Providers of instant short term loans have been under fire for the sky-high APR interest rates on their loans, which can sometimes go as high as 4,000 per cent in some instances. However, industry experts say that the APR is an inaccurate method for determining the real cost of repayment, as the loans are specifically designed to be repaid in a short amount of time, unlike the lion’s share of traditional lending with year-long terms.
Some companies have taken steps to differentiate themselves from the major players in the payday lending industry. One firm, with 15 London locations, instead markets itself as a firm specialising in retail financial services for communities that are under-banked and un-banked, yet the services they offer are quite similar to the payday lending industry in general.

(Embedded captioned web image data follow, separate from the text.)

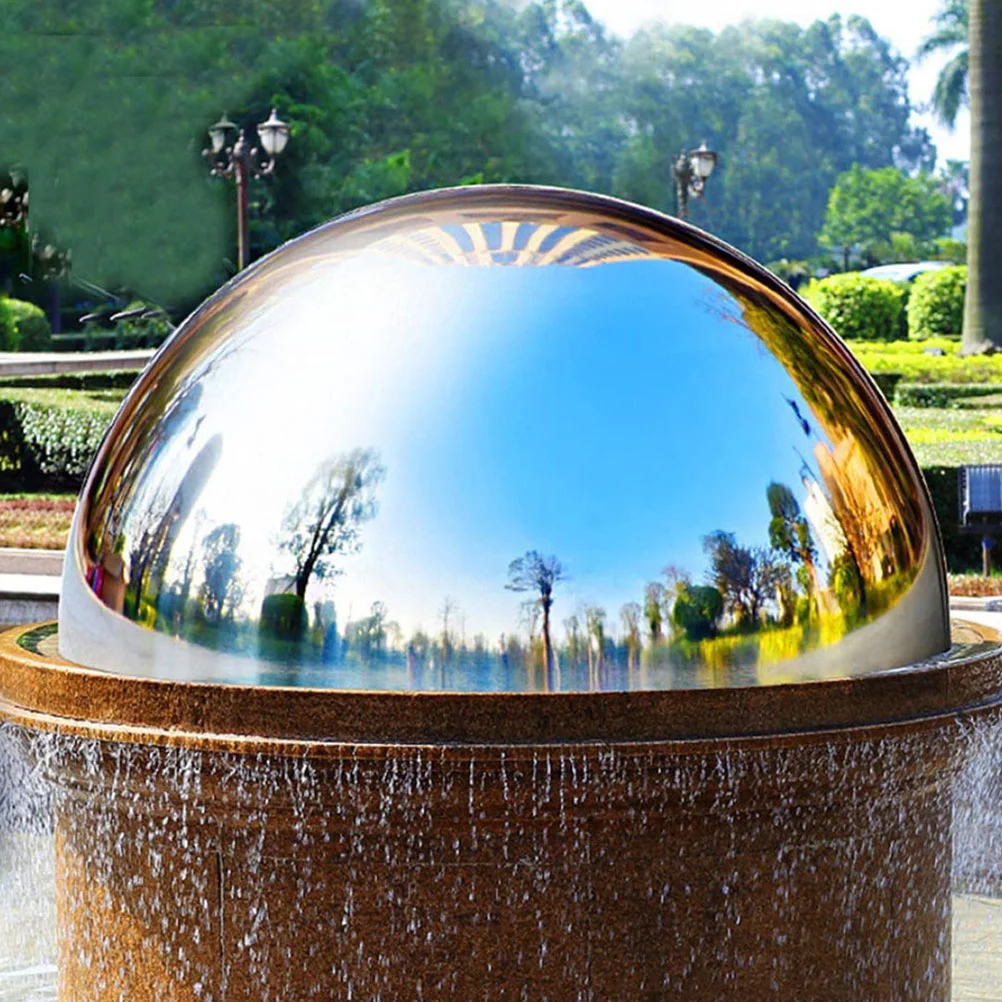 4 Pcs Lawn Reflective Ball Stainless Steel Ground Decoration Set The Mirror Decorative Balls Globe Gazing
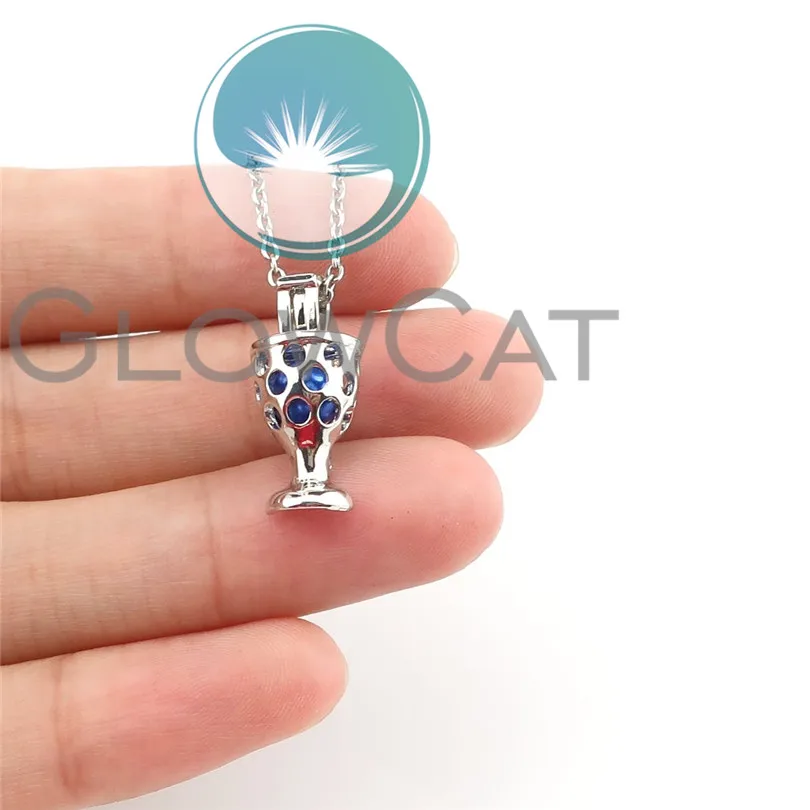 K958 Wine Glasses Beads Cage Perfume Diffuser Stone Pearl Locket Necklace Pendants Kids Girl Gift | Украшения и аксессуары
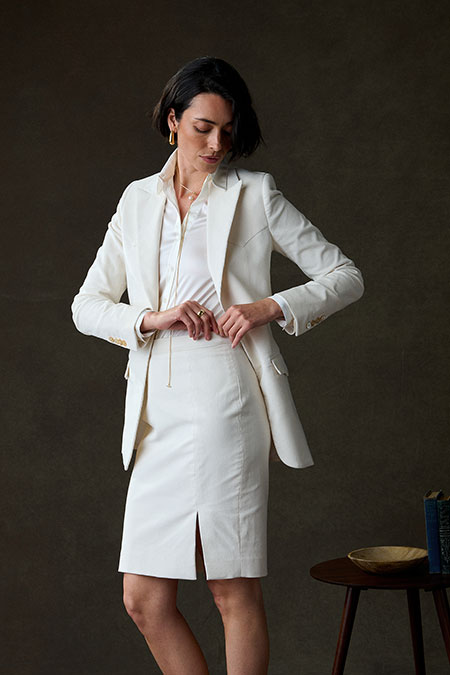 Ivory Corduroy Western Suit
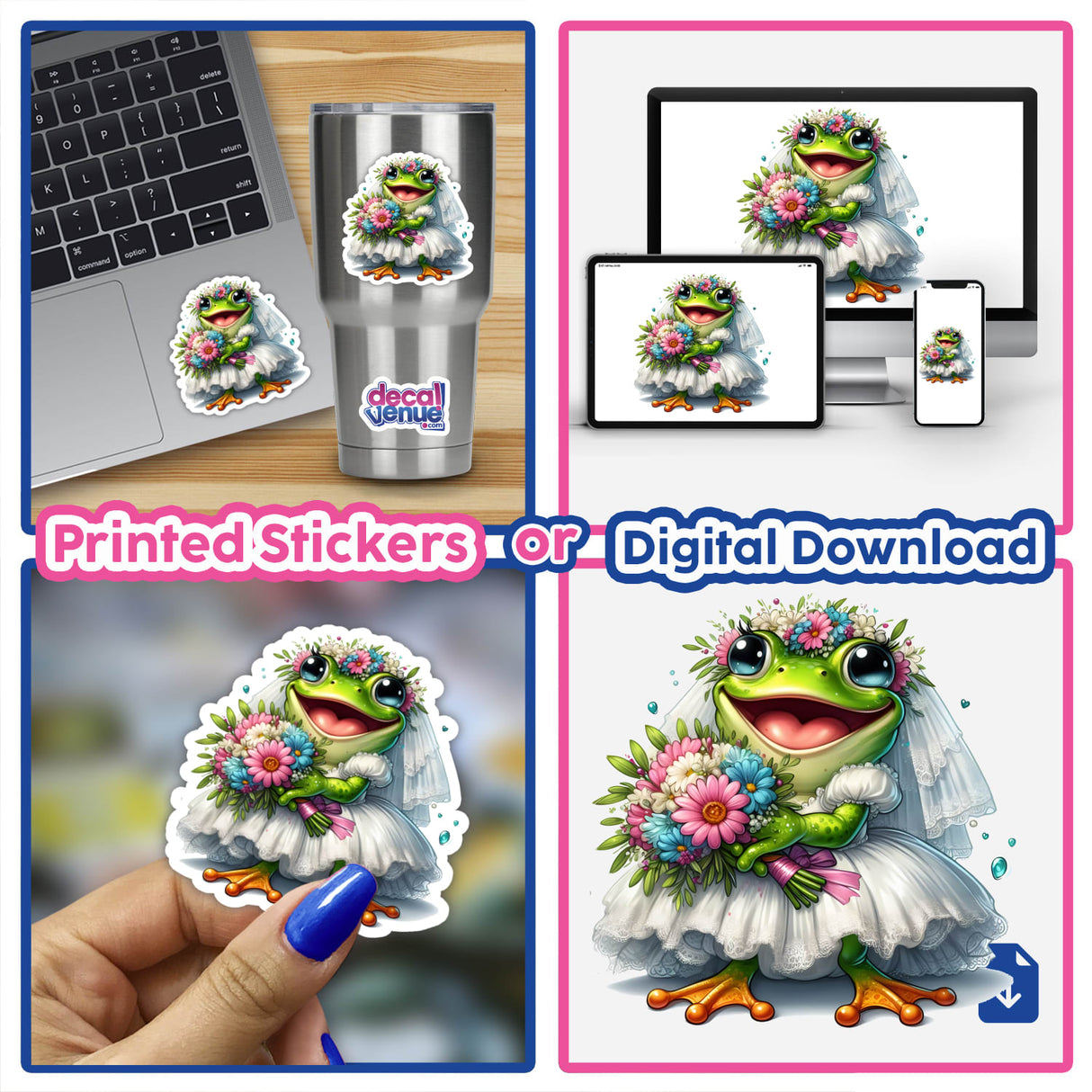 Happy Froggy Bride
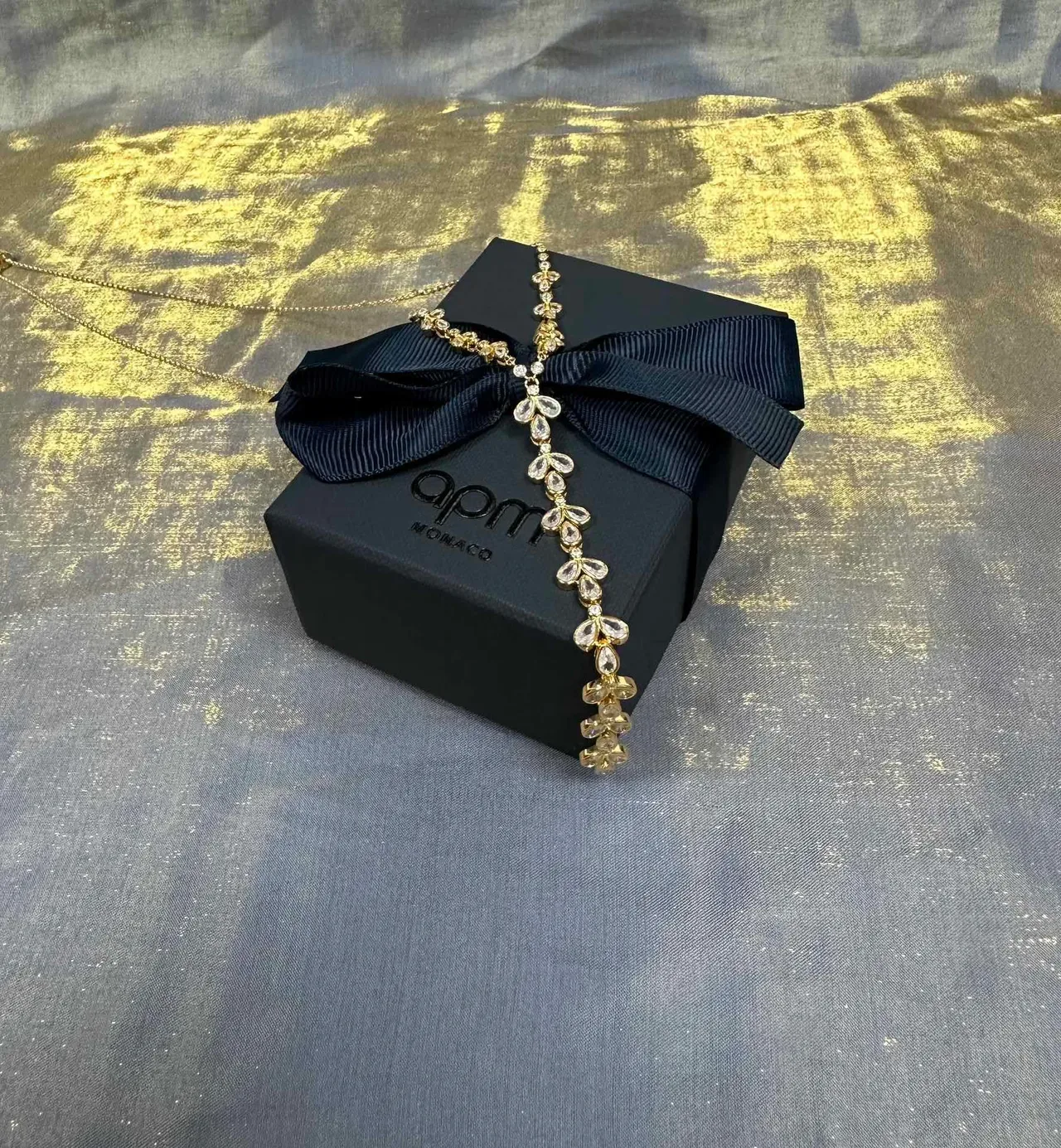 Gold-Tone Crystal Teardrop Floral Y-Shape Necklace 5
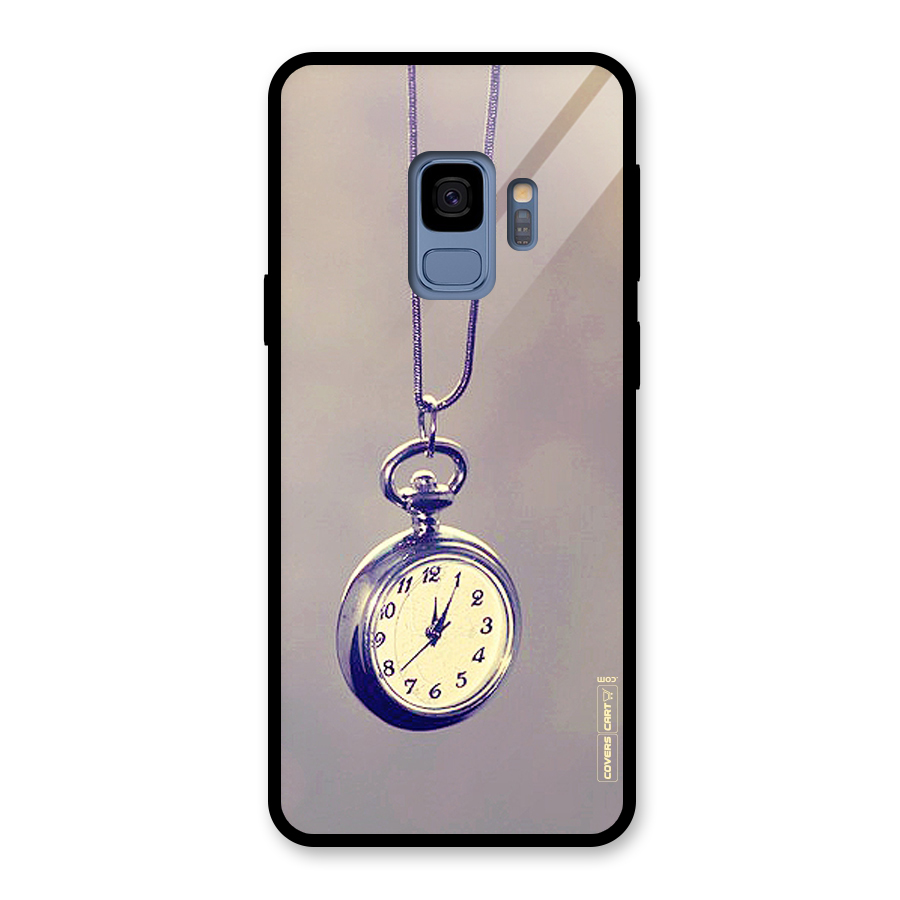 Clock Locket Glass Back Case for Galaxy S9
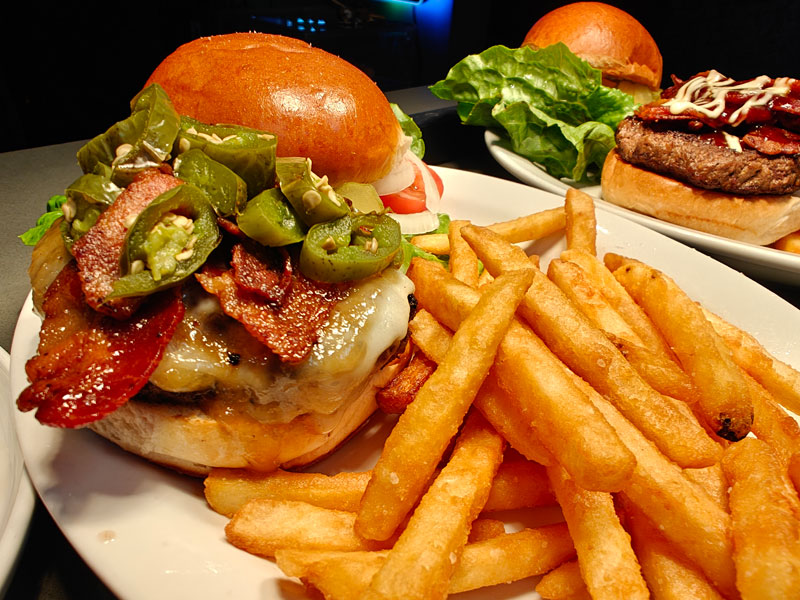 the salty otter burger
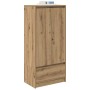 Armario con cajón roble Artisan 55,5x34x119,5 cm de , Aparadores - Ref: Foro24-861651, Precio: 93,81 €, Descuento: %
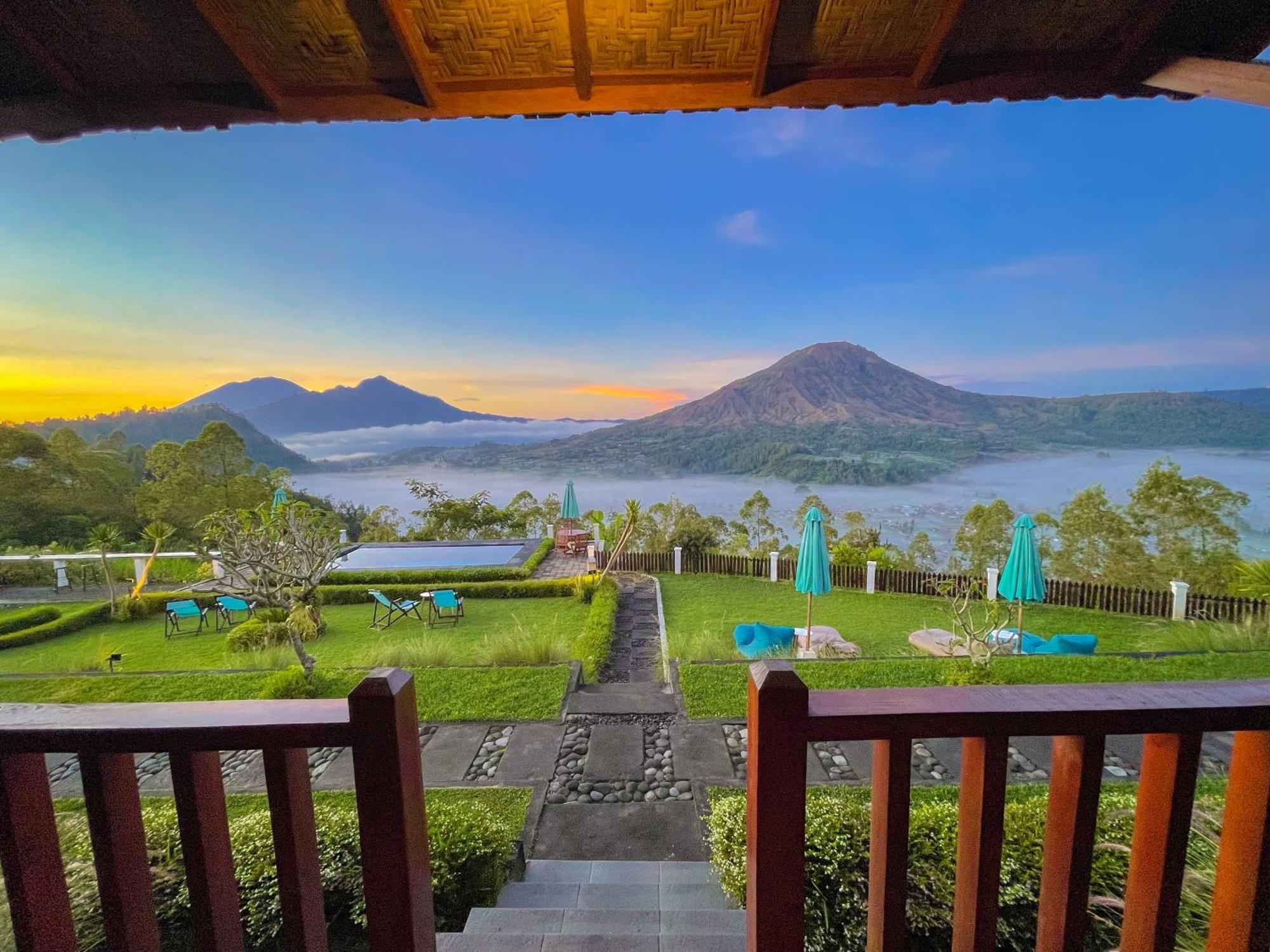 Pinggan Caldera Acomodação com café da manhã Baturaja  Exterior foto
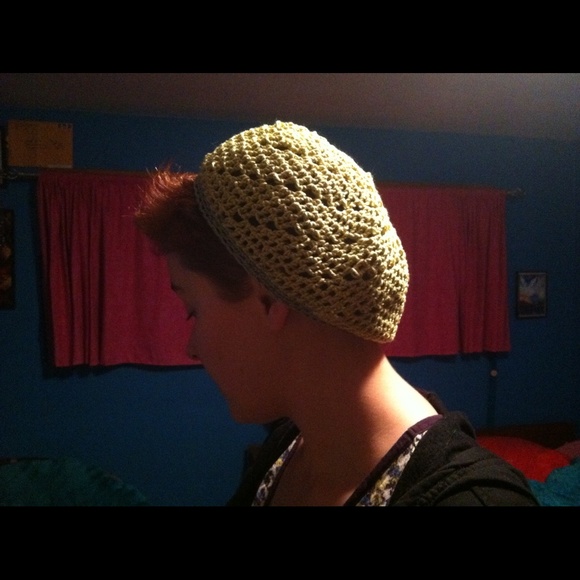 handmade by me Accessories - Green crocheted beanie handmade by me Accessories - Green crocheted beanie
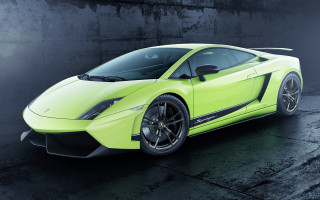 Lime green sports car dark - concrete free wallpaper for desktop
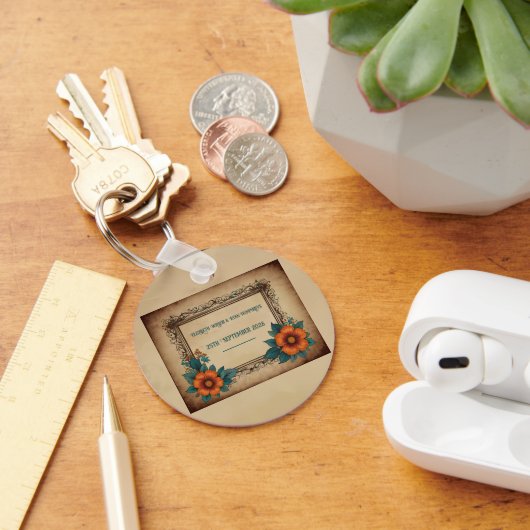 Uitnodiging Briefkaart Sleutelhanger (Bureau)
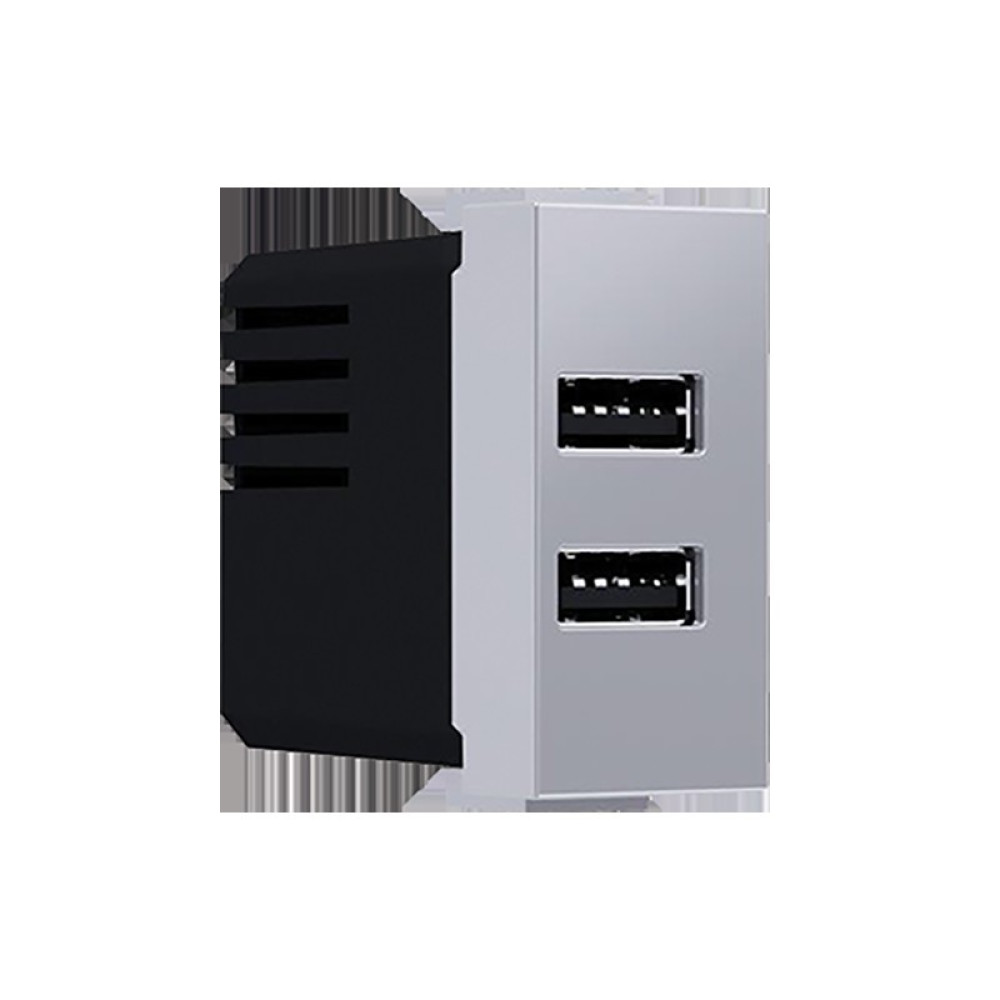 MODYS ΠΡΙΖΑ ΤΡΟΦΟΔΟΣΙΑΣ ΑΣΗΜΙ USB ΦΟΡΤΙΣΤΗΣ 2XUSB 5VDC 2X1.2A IP20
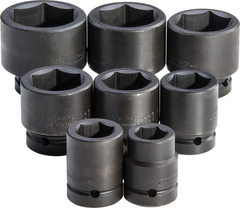 Proto® 1" Drive 8 Piece Impact Socket Set - 6 Point - All Tool & Supply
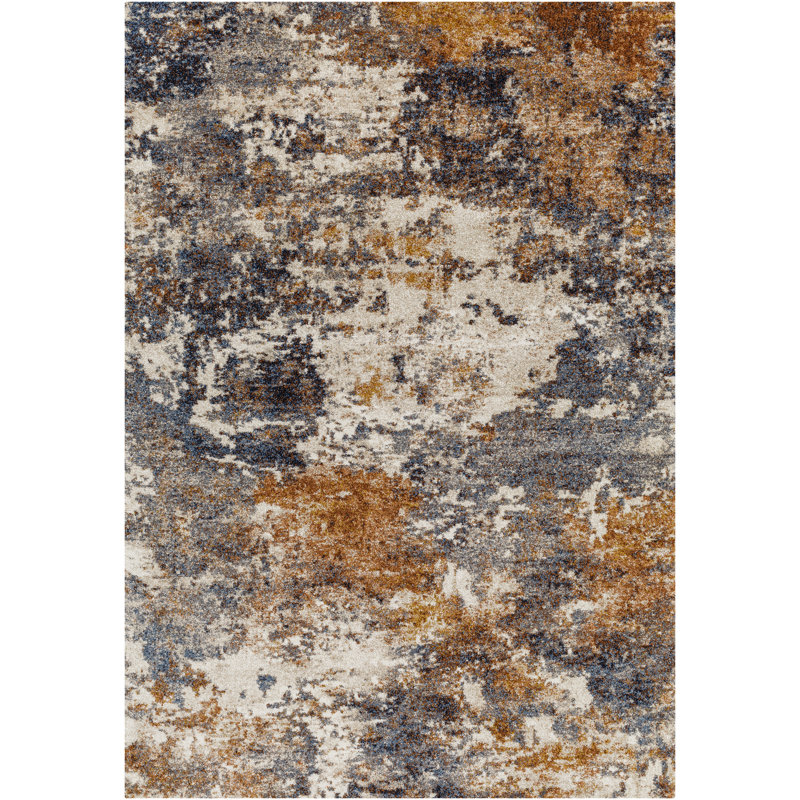 Dunigan Abstract Machine Woven Area Rug, Rectangle 6'7" x 9'6"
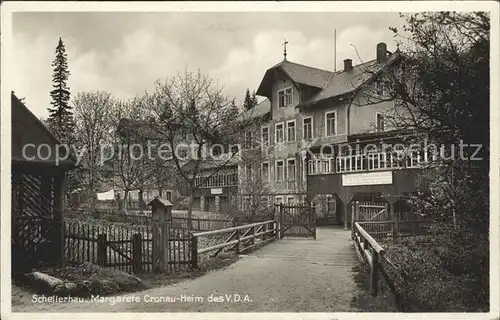 AK / Ansichtskarte Schellerhau Margarete Cronau Heim des VDA Kat. Altenberg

The provider offers up to 60 days’ worth of short term loans at a 2,866 per cent APR, while it also offers loans of up to six months at a 405.3 per cent APR, along with something it calls an ’emergency’ loan, with a variable rate from anywhere between 86 per cent to nearly 340 per cent, and the provider’s bonus loans and emergency loans reward borrowers through a cashback option if borrowers make regular and timely payments. However, much of the company’s marketing is quite similar to the payday lending industry, as it espouses adverts claiming its services can get its customers’ Christmas wishes sorted.
Providers of instant short term loans have been reporting massive demand in the run up to the festive season, prompting some experts to declare this new provider as little more than a ‘payday lender with a fig leaf.’